→ Exercise objective
Please continue the over-memorization text from where it stops.

→ Text shown
Adversarial Training Results. To further explore the over-memorization, we extend our framework to both multi-step and single-step AT. Importantly, the detection of over-memorization adversarial patterns relies exclusively on the loss of the corresponding natural pattern. From Table 3, it’s evident that both $\mathrm{DOM_{RE}}$ and $\mathrm{DOM_{DA}}$ are effective in eliminating RO under PGD-20 attack. However, under Auto Attack, the $\mathrm{DOM_{DA}}$ remains its superior robustness, whereas $\mathrm{DOM_{RE}}$ is comparatively weaker. This difference in Auto Attack could be attributed to $\mathrm{DOM_{RE}}$ directly removing training patterns, potentially ignoring some useful information. Table 4 illustrates that both $\mathrm{DOM_{RE}}$ and $\mathrm{DOM_{DA}}$ are effective in mitigating CO. However, the proposed framework shows its limitation in preventing CO when using $\mathrm{DOM_{DA}}$ with AUGMIX on CIFAR100. This result could stem from the weakness of the original data augmentation method, which remains inability to break over-memorization even after the framework’s iterative operation.

Overall Results. In summary, the DOM framework can effectively mitigate different types of overfitting by consistently preventing the shared behaviour over-memorization, which first-time employs a unified perspective to understand and address overfitting across different training paradigms.

Table 4: Single-step adversarial training final checkpoint’s test accuracy on CIFAR10/100. The results are averaged over 3 random seeds and reported with the standard deviation.

Method	CIFAR10			CIFAR100
Method	Natural ( $\uparrow$ )	PGD-20 ( $\uparrow$ )	Auto Attack ( $\uparrow$ )	Natural ( $\uparrow$ )	PGD-20 ( $\uparrow$ )	Auto Attack ( $\uparrow$ )
Baseline	87.77 ± 3.02	0.00 ± 0.00	0.00 ± 0.00	60.28 ± 3.34	0.00 ± 0.00	0.00 ± 0.00
+ $\mathrm{DOM_{RE}}$	71.66 ± 0.29	47.09 ± 0.36	17.10 ± 0.82	26.39 ± 1.06	12.68 ± 0.62	7.65 ± 0.59
+ AUGMIX	88.82 ± 0.99	0.00 ± 0.00	0.00 ± 0.00	48.05 ± 4.84	0.00 ± 0.00	0.00 ± 0.00
+ $\mathrm{DOM_{DA}}$	84.31 ± 0.59	45.15 ± 0.06	41.16 ± 0.11	63.03 ± 0.19	0.00 ± 0.00	0.00 ± 0.00
+ RandAugment	84.63 ± 0.83	0.00 ± 0.00	0.00 ± 0.00	59.39 ± 0.62	0.00 ± 0.00	0.00 ± 0.00
+ $\mathrm{DOM_{DA}}$	84.52 ± 0.28	50.10 ± 1.53	42.53 ± 1.41	55.09 ± 1.73	27.44 ± 0.12	21.38 ± 0.78

4.3 Ablation Studies

In this section, we investigate the impacts of algorithmic components using PreactResNet-18 on CIFAR10. For the loss threshold and warm-up epoch selection, we employ $\mathrm{DOM_{RE}}$ , while for data augmentation strength and iteration selection, we use $\mathrm{DOM_{DA}}$ with AUGMIX in the context of NT. When tuning a specific hyperparameter, we keep other hyperparameters fixed.

→ Exercise data
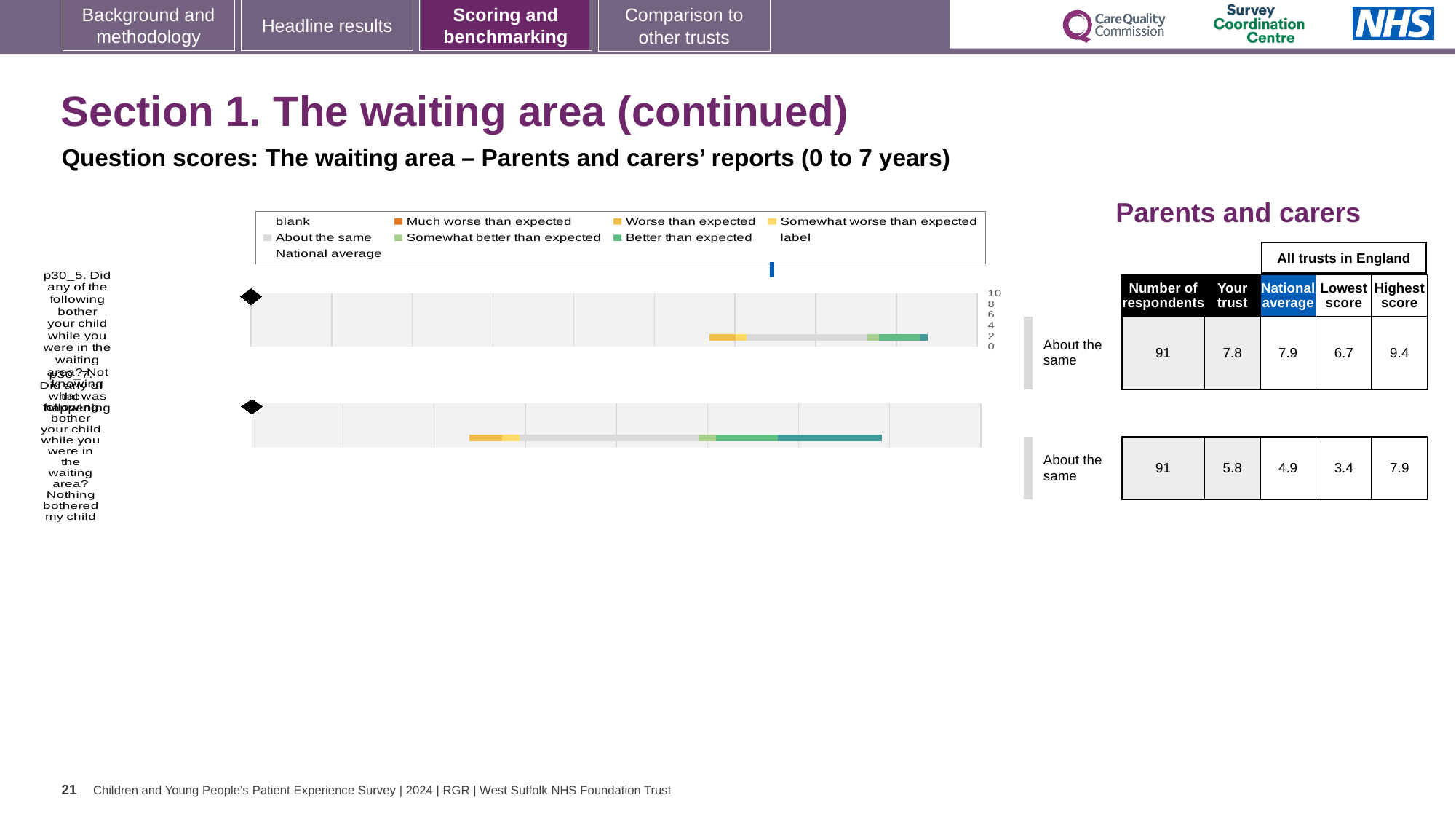
For the top chart (p30_5), what is the national average score shown in the table? 7.9 For the bottom chart (p30_7), is the trust's score larger or smaller than the national average? larger What kind of chart is used on this slide to show the question scores? bar chart For the bottom chart (p30_7), what is the highest score among all trusts in England shown in the table? 7.9 For the top chart (p30_5), what is the difference between the highest score and the lowest score among all trusts in England? 2.7 For the bottom chart (p30_7, Nothing bothered my child), what is the 'Your trust' score shown in the table beside it? 5.8 How many entries does the legend above the charts list? 9 How many separate bar charts are plotted on the slide? 2 For the bottom chart (p30_7), what is the difference between the trust's score and the national average? 0.9 What benchmark category label is shown next to both charts? About the same Which legend entry is shown in grey? About the same For the top chart (p30_5), what is the 'Your trust' score shown in the table beside it? 7.8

→ Expected output
Loss Threshold Selection. To investigate the role of loss threshold, we present the variations in test error across three training paradigms. As depicted in Figure 5 (a: left), we can observe that employing a small threshold might not effectively filter out over-memorization patterns, resulting in suboptimal generalization performance. On the other hand, adopting a larger threshold might lead to the exclusion lot of training patterns, consequently resulting in the model underfitting. In light of this trade-off, we set the loss threshold as 0.2 for NT. Interestingly, this trade-off does not seem to exist in the context of AT, where higher loss thresholds tend to result in higher PGD robustness, as shown in Figure 5 (a: middle and right). Nevertheless, the above experiments indicate that this approach could also increase the vulnerability to Auto Attack. Hence, determining an appropriate loss threshold is critical for all training paradigms. We also evaluate our methods on unified adaptive loss threshold (Berthelot et al., 2021; Li et al., 2023) as shown in Appendix G.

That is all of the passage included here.